GEBRUIKSAANWIJZING
Oleo buffers worden geleverd met een standaardafwerking
voor droge omstandigheden. De standaardafwerking is
niet geschikt voor vochtige of corrosieve omstandigheden,
zoals mijnschachten enz.
Acceptabele omgevingstemperatuur: -15°C tot 70°C.
NB: Bij speciale toepassingen buiten het bovenstaande
bereik moet contact opgenomen worden met Oleo
International.
De buffer moet verticaal worden gemonteerd, parallel aan
de geleidingsrails ± 5 mm. Voor niet-verticale
installatietoepassingen moet u contact opnemen met
Oleo International.
VOORBEREIDING VOOR INSTALLATIE
De LSB liftbuffers worden in de volledig uitgeschoven
stand geleverd. De terugstoot van de plunjer van de buffer
wordt bereikt met een extene mechanische veer. Deze
buffers beschikken niet over een afgesloten voorvulling
met gas.
Gebruik geschikte hefapparatuur voor het opgegeven
gewicht van de buffer. Til de buffer niet op met behulp
van de plunjer.
Gewicht van de buffer staat aangegeven in tabel 1.
De eenheden moeten met olie tot het juiste peil gevuld
worden.
Bij het installeren moet van alle buffers het juiste oliepeil
gecontroleerd worden.
Maak de elektrische aansluitingen bij de eindschakelaar.
NB: Bij bevestiging aan de grond van de LSB 10 moet de
minimumdiepte van de keilbout in de vloer 40 mm zijn,
diameter van de schacht 10 mm.
NB: Bij bevestiging aan de grond van de LSB 16-18 moet
de minimumdiepte van de keilbout in de vloer 90 mm zijn,
diameter van de schacht 12 mm.
De maximum algehele hoogte moet aan de hand van tabel
1 gecontroleerd worden en moet binnen +0/-3,7 mm
voor LSB 10 en +0/-4,8 mm voor LSB 16 en 18 van de
vermelde waarde liggen.
5
LSB 10-18
OLIEVULPROCEDURE
Het vullen kan voor of na installatie van de buffer gebeuren,
maar het correcte peil mag alleen worden gecontroleerd
wanneer de plunjer uitgeschoven is. De buffer moet zich
in verticale stand bevinden voor het vullen.

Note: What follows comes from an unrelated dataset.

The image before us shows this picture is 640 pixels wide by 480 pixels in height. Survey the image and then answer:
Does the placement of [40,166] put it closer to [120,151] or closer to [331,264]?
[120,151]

De juiste oliespecificatie staat op het gegevenslabel.
a) Monteer de buffer op stevige wijze op de bodem van
de schacht.
b) Verwijder de peilstok. Vul de eenheid met olie tot
een niveau tussen de maximale en minimale
markeringen zoals aangegeven in figuur A.
c) Ga voorzichtig te werk tijdens de omgang met de olie.
Neem de aanbevelingen van de oliefabrikanten in acht.
d) Veeg de olie van de peilstok om het olieniveau te
controleren. Steek de peilstok terug in het gat zonder te
schroeven. Neem de peilstok uit en controleer het niveau.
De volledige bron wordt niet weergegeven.